Delete URLs manually when all fails

edev
Posts: 127
Joined: Wed Sep 14, 2005 5:10 pm

Delete URLs manually when all fails

Post by edev »

Hi,

I have a profile as a base, and I combined another database with this profile using a script like this:
<DB=$sourceDB>
<SQL ROW "select * from html">
<DB=$targetDB>
<SQL NOVARS "insert into html values ($id, $Hash, $Size, $Visited, $Dlsecs, $Depth, $Url, $Title, $Body, $Keywords, $Description,
$Meta, $Catno, $Modified, $NextCheck, $Views, $Clicks, $CTR, $Pop, $MimeType, $Charset)">
</SQL>
</SQL>
</A>

Then I did a reindex so I would get a combination of two databases. The problem is I cannot delete URLs from the Edit/Delete URL option on the admin page. I want to delete all URLs matching a pattern like http://www.somesite.com/PrinterFriendly*, the goal is to get rid of any URL matching *PrinterFriendly*.
can I do this using a delete statement like
"texis -d E:\profile/db2 - s delete from html where URL like '*PrinterFriendly*'"?
Can this be done in a command window, or do I have a write a script to do this? Thanks!
User avatar
John
Site Admin
Posts: 2622
Joined: Mon Apr 24, 2000 3:18 pm
Location: Cleveland, OH
Contact:

Delete URLs manually when all fails

Post by John »

You should be able to use the List/Edit URLs to delete.

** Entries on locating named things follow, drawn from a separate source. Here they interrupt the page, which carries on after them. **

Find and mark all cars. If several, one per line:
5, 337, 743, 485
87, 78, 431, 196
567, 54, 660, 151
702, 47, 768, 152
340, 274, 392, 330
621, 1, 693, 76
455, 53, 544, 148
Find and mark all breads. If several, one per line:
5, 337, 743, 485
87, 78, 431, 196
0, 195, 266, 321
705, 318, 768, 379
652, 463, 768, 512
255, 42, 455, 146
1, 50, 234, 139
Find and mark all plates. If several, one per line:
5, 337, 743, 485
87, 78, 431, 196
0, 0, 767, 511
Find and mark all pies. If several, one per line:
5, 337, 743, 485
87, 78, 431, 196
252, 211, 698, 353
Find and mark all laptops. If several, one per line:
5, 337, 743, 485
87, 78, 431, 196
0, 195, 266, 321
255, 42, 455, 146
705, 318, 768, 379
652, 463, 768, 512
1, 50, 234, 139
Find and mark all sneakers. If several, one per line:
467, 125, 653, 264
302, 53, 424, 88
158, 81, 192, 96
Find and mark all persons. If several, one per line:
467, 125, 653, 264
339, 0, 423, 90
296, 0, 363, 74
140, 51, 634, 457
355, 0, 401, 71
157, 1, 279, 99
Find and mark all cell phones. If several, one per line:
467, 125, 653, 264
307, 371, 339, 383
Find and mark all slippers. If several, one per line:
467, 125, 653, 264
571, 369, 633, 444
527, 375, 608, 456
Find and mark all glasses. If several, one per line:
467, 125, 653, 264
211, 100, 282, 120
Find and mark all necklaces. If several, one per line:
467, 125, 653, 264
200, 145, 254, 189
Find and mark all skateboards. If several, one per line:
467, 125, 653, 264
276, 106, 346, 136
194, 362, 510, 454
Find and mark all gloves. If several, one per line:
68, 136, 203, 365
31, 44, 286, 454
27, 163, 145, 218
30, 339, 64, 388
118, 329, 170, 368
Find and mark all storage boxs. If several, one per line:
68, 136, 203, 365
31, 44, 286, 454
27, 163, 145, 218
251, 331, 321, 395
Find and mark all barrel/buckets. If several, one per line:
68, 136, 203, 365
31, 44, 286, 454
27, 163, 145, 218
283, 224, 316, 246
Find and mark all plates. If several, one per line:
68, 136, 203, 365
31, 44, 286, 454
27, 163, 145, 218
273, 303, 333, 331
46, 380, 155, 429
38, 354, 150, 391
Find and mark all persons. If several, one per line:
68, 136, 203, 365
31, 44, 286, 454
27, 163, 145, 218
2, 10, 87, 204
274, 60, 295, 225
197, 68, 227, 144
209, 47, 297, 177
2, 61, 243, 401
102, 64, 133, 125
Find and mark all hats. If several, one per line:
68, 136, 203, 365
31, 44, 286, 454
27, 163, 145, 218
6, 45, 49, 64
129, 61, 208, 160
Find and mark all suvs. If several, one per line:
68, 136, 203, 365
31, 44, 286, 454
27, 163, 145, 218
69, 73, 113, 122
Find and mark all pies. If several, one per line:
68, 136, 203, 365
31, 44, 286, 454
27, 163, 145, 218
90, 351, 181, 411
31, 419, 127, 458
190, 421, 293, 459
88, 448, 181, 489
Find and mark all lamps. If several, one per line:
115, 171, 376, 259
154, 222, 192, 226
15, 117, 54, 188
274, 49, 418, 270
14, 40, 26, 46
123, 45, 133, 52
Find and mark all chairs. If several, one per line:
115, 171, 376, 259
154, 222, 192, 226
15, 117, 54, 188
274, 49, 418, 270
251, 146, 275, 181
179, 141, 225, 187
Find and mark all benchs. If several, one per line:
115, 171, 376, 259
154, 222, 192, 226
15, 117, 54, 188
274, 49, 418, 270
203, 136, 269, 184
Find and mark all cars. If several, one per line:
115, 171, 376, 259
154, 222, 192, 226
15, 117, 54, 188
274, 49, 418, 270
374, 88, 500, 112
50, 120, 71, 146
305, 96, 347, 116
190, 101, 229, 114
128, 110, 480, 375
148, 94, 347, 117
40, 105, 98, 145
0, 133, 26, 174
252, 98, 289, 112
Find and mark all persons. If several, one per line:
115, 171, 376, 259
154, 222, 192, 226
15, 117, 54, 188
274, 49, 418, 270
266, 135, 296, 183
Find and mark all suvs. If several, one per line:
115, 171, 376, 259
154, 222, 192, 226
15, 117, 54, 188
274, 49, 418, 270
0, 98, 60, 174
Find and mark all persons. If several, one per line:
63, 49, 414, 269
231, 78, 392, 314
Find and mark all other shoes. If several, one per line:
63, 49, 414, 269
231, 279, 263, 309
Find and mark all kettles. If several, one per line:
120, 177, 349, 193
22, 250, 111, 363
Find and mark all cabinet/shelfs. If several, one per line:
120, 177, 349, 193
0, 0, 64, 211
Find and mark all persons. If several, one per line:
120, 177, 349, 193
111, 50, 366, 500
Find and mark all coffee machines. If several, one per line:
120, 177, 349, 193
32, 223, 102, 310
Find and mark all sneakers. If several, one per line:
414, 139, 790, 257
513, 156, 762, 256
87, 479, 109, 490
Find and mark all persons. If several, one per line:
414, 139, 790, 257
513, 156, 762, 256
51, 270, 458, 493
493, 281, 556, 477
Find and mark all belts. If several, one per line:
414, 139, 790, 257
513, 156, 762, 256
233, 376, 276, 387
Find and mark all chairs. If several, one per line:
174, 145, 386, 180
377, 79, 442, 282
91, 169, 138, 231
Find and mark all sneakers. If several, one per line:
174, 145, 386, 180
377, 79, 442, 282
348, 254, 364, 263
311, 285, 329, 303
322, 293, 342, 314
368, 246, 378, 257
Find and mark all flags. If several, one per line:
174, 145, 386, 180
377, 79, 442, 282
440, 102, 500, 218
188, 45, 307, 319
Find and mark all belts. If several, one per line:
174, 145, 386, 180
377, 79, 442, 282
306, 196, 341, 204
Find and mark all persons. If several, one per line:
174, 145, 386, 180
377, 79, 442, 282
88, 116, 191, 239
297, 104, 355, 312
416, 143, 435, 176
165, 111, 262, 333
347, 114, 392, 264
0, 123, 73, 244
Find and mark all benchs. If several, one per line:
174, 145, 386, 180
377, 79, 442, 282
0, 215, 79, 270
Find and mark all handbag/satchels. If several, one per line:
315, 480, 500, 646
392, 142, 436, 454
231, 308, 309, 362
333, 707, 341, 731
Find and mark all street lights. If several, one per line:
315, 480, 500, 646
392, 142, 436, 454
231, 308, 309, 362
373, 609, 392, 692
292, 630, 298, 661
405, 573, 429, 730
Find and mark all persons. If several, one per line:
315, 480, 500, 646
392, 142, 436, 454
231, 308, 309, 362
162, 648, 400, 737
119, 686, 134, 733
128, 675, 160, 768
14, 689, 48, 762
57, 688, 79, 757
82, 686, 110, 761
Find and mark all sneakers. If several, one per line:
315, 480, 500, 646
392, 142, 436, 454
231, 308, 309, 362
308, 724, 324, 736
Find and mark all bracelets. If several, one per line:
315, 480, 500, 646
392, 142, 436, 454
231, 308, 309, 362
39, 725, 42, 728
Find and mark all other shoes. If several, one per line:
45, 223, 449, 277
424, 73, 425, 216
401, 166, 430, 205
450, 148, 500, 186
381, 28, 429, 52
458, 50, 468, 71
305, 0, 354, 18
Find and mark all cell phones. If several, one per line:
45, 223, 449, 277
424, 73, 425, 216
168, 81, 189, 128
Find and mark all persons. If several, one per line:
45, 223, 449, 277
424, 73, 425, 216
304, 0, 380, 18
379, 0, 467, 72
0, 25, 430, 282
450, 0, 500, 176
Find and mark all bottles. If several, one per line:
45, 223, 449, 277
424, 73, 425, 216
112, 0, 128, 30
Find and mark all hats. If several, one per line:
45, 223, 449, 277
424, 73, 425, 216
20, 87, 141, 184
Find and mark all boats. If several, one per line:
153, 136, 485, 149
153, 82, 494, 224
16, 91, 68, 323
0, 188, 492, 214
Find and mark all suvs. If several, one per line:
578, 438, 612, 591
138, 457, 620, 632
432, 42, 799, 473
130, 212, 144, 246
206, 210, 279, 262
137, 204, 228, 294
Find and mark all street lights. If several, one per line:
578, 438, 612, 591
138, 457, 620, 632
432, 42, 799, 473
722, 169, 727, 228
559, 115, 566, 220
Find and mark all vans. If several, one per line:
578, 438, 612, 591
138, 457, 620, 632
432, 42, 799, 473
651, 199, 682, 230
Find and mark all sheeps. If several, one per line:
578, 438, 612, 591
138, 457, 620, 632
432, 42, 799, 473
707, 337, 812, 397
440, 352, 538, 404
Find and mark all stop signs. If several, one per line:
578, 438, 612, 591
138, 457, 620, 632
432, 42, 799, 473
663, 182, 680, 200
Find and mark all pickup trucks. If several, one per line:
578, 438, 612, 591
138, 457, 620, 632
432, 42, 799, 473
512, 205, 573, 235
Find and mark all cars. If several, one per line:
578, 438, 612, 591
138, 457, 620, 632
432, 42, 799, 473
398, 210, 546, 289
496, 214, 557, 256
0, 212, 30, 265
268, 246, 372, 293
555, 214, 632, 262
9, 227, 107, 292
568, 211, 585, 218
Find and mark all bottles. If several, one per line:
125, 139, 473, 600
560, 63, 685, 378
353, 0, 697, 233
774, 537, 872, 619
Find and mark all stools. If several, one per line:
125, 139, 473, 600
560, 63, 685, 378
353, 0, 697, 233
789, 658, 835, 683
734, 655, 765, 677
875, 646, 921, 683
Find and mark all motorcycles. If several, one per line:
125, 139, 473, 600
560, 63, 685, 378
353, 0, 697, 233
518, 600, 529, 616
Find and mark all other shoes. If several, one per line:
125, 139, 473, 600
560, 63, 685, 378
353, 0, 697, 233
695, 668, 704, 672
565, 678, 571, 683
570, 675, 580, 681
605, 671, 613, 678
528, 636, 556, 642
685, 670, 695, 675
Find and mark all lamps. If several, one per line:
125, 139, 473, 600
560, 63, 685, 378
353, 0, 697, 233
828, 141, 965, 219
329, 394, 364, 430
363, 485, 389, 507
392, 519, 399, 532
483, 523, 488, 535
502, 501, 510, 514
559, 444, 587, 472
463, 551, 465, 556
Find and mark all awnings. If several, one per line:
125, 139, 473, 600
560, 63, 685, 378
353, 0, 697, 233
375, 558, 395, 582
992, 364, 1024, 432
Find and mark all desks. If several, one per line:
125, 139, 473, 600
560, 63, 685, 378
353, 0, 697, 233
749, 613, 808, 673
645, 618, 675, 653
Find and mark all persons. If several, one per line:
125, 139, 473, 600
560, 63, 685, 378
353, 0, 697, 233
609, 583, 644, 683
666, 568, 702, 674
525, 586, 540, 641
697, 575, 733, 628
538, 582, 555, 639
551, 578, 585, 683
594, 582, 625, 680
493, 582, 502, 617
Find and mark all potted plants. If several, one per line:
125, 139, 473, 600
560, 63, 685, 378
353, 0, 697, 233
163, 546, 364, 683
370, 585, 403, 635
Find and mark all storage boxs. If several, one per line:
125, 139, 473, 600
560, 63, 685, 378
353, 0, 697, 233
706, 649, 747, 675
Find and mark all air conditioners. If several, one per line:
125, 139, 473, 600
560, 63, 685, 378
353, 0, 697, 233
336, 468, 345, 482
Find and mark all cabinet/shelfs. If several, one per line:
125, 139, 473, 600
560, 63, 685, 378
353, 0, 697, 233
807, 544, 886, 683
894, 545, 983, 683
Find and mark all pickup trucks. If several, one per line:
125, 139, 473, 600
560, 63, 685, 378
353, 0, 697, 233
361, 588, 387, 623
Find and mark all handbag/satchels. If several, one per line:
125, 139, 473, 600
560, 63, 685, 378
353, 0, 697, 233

What happened when you tried?

To run from the command line you can use:

texis -d E:\profile\db2 -s "delete from html where URL matches 'http://www.somesite.com/PrinterFriendly%'"

although using the admin interface will also make sure that the other information about the profile is kept valid as well, such as indexes being built, counts updated, other tables update to match etc.
John Turnbull
Thunderstone Software
User avatar
mark
Site Admin
Posts: 5519
Joined: Tue Apr 25, 2000 6:56 pm

Delete URLs manually when all fails

Post by mark »

Why can't you use list/edit urls to delete?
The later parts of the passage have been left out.